# Alterring a program

1. Jun 6, 2010

### philosafari

I found this code on my computer a while ago, and I want to adjust the algorithm so that I can have a zero pivot, whereas now the program will try to divide by zero and gives the #undef message that we all know and love. Is there another type of Gaussian Elimination that I can look into?

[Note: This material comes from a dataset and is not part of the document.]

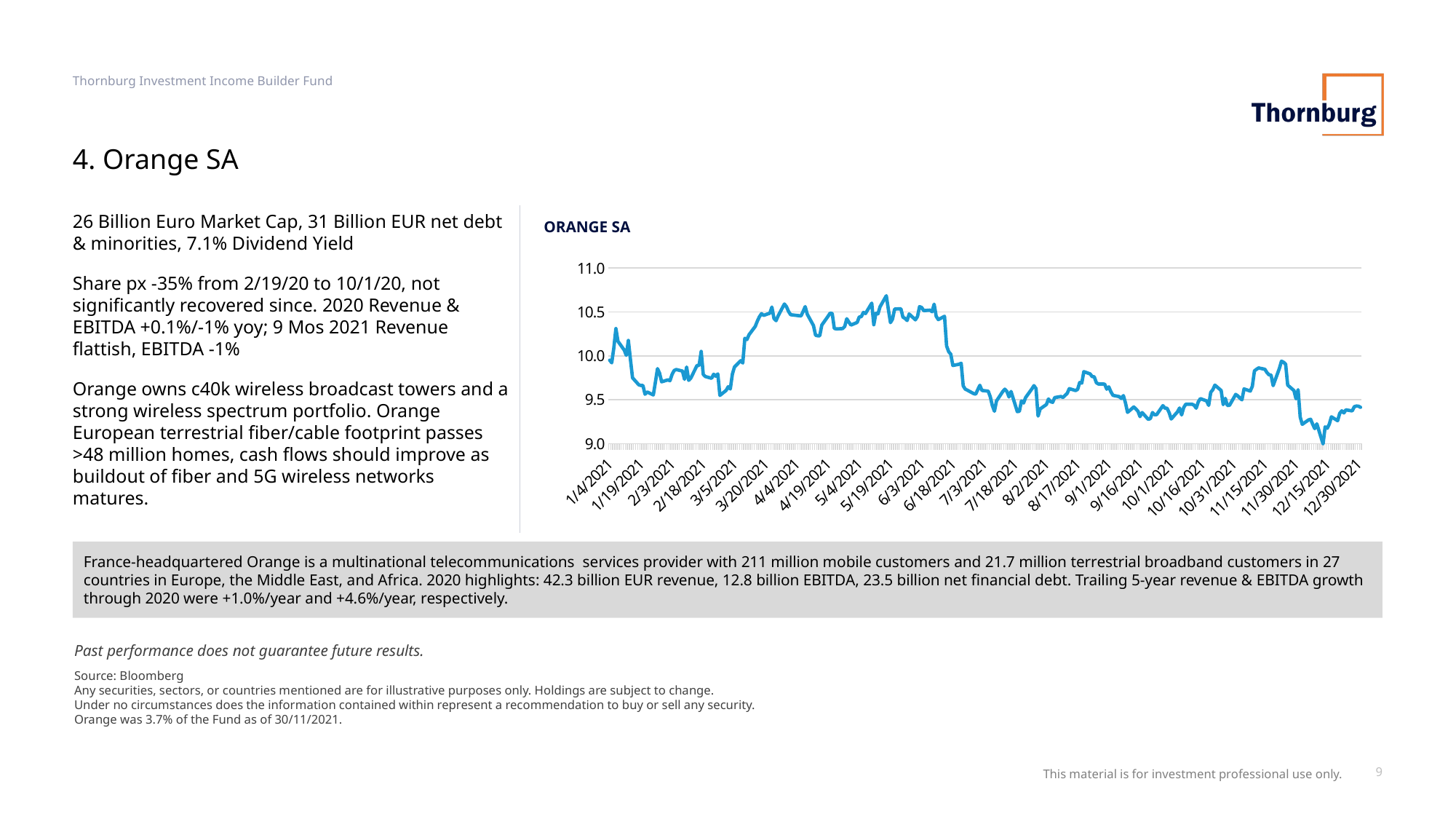
In which month does the line reach its lowest point? December 2021 Does the line rise or fall between 6/3/2021 and 6/18/2021? fall What is the title of the chart? ORANGE SA How many lines are plotted on the chart? 1 How many date labels are shown along the x axis of the chart? 25 Is the value around 2/3/2021 greater or less than 10.0? less Is the value around 7/18/2021 greater or less than 10.0? less What kind of chart is shown on the slide? line chart Does the line rise or fall between 3/5/2021 and 3/20/2021? rise Is the value around 12/15/2021 greater or less than 9.5? less What is the highest value shown on the chart's vertical axis? 11.0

I only include the source code so that you can see what algorithm I'm currently using.
Code (Text):
#include <stdlib.h>
#include <iostream>
#include <iomanip>
#include <cmath>
#include <new>
using namespace std;

double** matrixAlloc(int, int);
double* vectorAlloc(int);
void matrixFree(double**, int);
void vectorFree(double*);
void matrixPrint(double**, int);
void vectorPrint(double*, int);

int main()
{
double** a;
double* b;
double x, sum, r;
int n;

cout <<  "******* gaussian elimination *******" << endl << endl;
cout << "Input number of equations n=" << endl;
cin >> n;

a = matrixAlloc(n, n);
b = vectorAlloc(n);

cout << "Input matrix coefficients a(i,j)=" << endl;
for ( int i = 0; i < n; i++)
for ( int j = 0; j < n; j++)
cin >> a[i][j];

cout << "Input right-hand side vector b(i)" << endl;
for (int i = 0; i < n; i++)
cin >> b[i];

cout << endl << endl;
cout << "Coefficient matrix A:" << endl;
matrixPrint(a, n);
cout << "Right-hand-side vector b:" << endl;
vectorPrint(b, n);

// convert to upper triangular form
for (int k=0;k<n-1;k++)
{
if ( fabs(a[k][k])>=1.e-6)
{
for (int i=k+1;i<n;i++)
{
x = a[i][k]/a[k][k];
for (int j=k+1;j<n;j++) a[i][j] = a[i][j] -a[k][j]*x;
b[i] = b[i] - b[k]*x;
}
}
}

// back substituti n
b[n-1]=b[n-1]/a[n-1][n-1];
for ( int i = n-2; i >= 0; i--)
{
sum = b[i];
for (int j = i+1; j < n; j++)
sum = sum - a[i][j]*b[j];
b[i] = sum/a[i][i];
}

cout << "Solution:" << endl;
vectorPrint(b, n);

matrixFree(a, n);
vectorFree(b);

cout << "Input \'q\' to quit ...\n";
cin >> r;
return 0;
}

double** matrixAlloc(int n, int m)
{
double** p;

try {
p = new double* [n];
for ( int i = 0; i < n; i++ )
p[i] = new double[m];
}
cout << "Exception occurred: "
<< e.what() << endl;
}

return p;
}

double* vectorAlloc(int n)
{
double* p;

try {
p = new double[n];
}
cout << "Exception occurred: "
<< e.what() << endl;
}

return p;
}

void matrixFree(double** p, int n)
{
for ( int i = 0; i < n; i++)
delete[] p[i];
delete[] p;
p = 0;
}

void vectorFree(double* p)
{
delete[] p;
p = 0;
}

void matrixPrint(double** p, int n)
{
for ( int i = 0; i < n; i++)
{
for ( int j = 0; j < n; j++)
cout << setiosflags(ios::showpoint | ios::fixed | ios::right)
<< setprecision(4)
<< setw(12) << p[i][j];
cout << endl;
}
}

void vectorPrint(double* p, int n)
{
for ( int i = 0; i < n; i++)
cout << setiosflags(ios::showpoint | ios::fixed | ios::right)
<< setprecision(4)
<< setw(12) << p[i];
cout << endl << endl;
}

2. Jun 7, 2010

### Bill Simpson

In the nested loops following
// convert to upper triangular form
ensure, if possible, that the k'th entry in the k'th row is nonzero.
One way this could be done, if possible, is by swapping a pair of rows.